Al abandonarla reparó en que junto a la linde del bosque yacían muertos varios pajarillos. Indudablemente les había quitado la vida el gas de Tom Too, ya que no presentaban señal alguna de violencia.
Doc no trató de efectuar un registro de aquella parte de la isla que le hubiera llevado muchas horas y emprendió el camino del campamento.
Andaba a buen paso, sin descuidar por ello el paquete.
La horda de los piratas continuaba celebrando la muerte de Tom Too.
Todavía no sabían que estaba vivo. La fiesta consistía casi exclusivamente en beber, atracarse de comida y fumar opio, por no mencionar las continuas disputas que se originaban cada vez que se trataba de determinar quién había matado al jefe.
Doc llamó aparte a un mestizo que demostraba la codicia que le dominaba por su modo de engullir vino y alimentos. Varias veces este individuo se llevó a su tienda una jarra del líquido especiado.
En una de estas ocasiones se encontró con Doc que le aguardaba y en la reclusión del recinto esterado sostuvieron una prolongada conversación.
Una vez que el oriental se enteró, por lo visto, de cosas desagradables, estuvo a punto de entablar una disputa con Savage.
Pero un fajo respetable de billetes de Banco que deslizaron en su mano, le transformó radicalmente. Se deshizo en sonrisas y cortesías a partir de aquel momento.
Ciñose al cinto un espadón y salió a reunirse con sus compañeros.
Aproximadamente una hora trabajó Doc entretanto en el interior de la tienda.
Una vez concluida la faena salió al exterior y tomó un barril de gasolina de la que se empleaba para las lanchas motoras y lo colocó cerca de la tienda.
Su voz sonora vibró con tal fuerza, que se oyó en todo el campamento.
—¡Muchachos: atención! Venid todos acá.
Doc contempló un momento en silencio la asamblea que se había congregado delante de la tienda.
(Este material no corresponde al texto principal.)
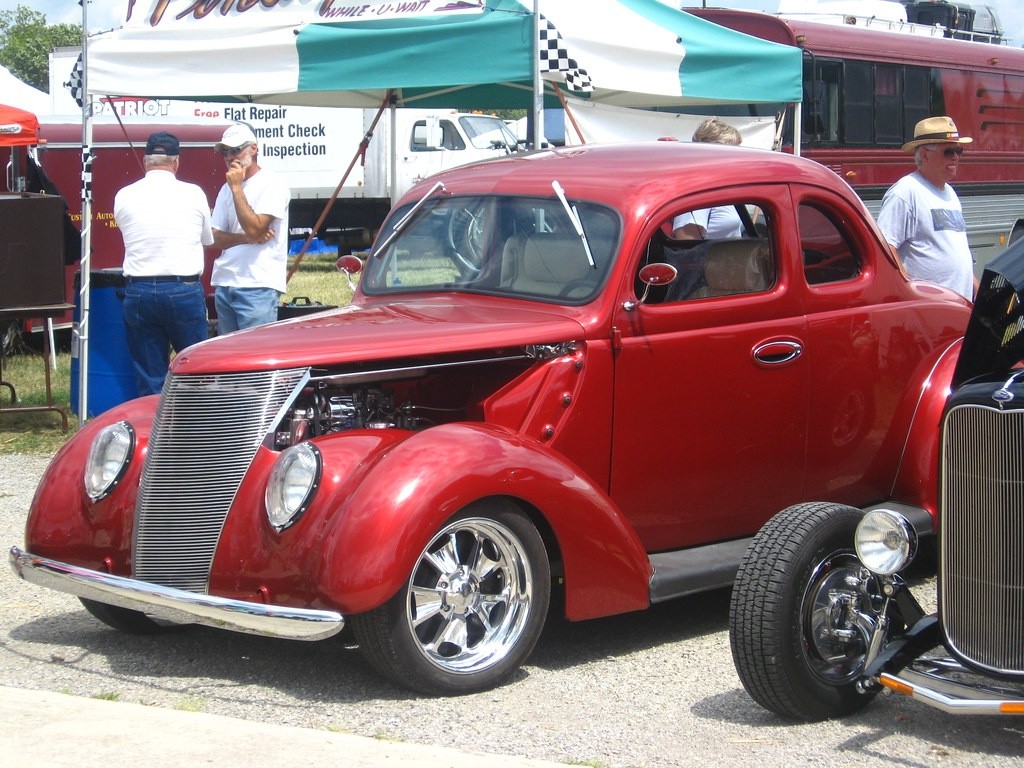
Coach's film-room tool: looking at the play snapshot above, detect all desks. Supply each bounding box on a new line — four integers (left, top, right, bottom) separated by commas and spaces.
0, 304, 77, 404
—¡Os he engañado! Vine aquí con la intención deliberada de convenceros de que debíais sublevaros…
Y les explicó exactamente lo sucedido, informándoles de que Tom Too estaba vivo.
A continuación les tiró la misiva que había recibido, pero cuidadosamente evitó toda alusión a su excursión a la parte septentrional de la isla o sus tristes descubrimientos en ella.
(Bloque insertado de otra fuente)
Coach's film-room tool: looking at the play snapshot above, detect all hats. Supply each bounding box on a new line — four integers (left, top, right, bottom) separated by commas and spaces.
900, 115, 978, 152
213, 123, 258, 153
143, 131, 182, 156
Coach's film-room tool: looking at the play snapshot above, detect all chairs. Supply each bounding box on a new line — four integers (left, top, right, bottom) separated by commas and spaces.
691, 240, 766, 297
—A cambio de mi vida me ofrece, Tom Too, poner en libertad a mis cinco camaradas —continuó diciendo—, por consiguiente, voy a pagar por ellos el rescate que me exige.
Un cambio notable se había operado en el grupo pirata. Cada uno de ellos clavaba en Doc una mirada centelleante, murmurando o echando mano al cuchillo.
El hecho de que fuera a sacrificarse para salvar a sus amigos, no hizo mella en ellos. Estaban enfurecidos.
—¡Ahora me suicidaré! —gritó Doc—. Vosotros presenciaréis cómo me quito la vida y se lo comunicaréis a Tom Too.
La situación pareció ridícula a alguno de los corsarios y realmente lo era. El gigante que les había engañado estaba loco.
¿Creería firmemente que una vez muerto él, pondría Tom Too en libertad a sus amigos?
Tom Too nunca hacía honor a su palabra, a menos que le conviniera mucho. ¿Por qué iba a hacer una excepción?
Súbitamente, un mestizo de mogol se adelantó, blandiendo su espada. Era el mismo con quien había conversado Doc extensamente.
Sus bolsillos estaban llenos de dinero del hombre de bronce.
—¡Perro! ¡Serpiente! —gritó—. ¡Manchas con tu presencia el suelo de mi tienda! ¡Por ello sólo voy a matarte!
Y se lanzó sobre él, hecho una fiera.
Doc se volvió y se metió precipitadamente en la tienda como para huir de él más, tropezó y cayó junto a la misma entrada.
Cincuenta piratas vieron alzarse la espada del mestizo, asestar un golpe y retirarla goteando sangre.
—¡Mi tienda está contaminada! —gritó, saliendo al exterior—. ¡Las llamas la purificarán!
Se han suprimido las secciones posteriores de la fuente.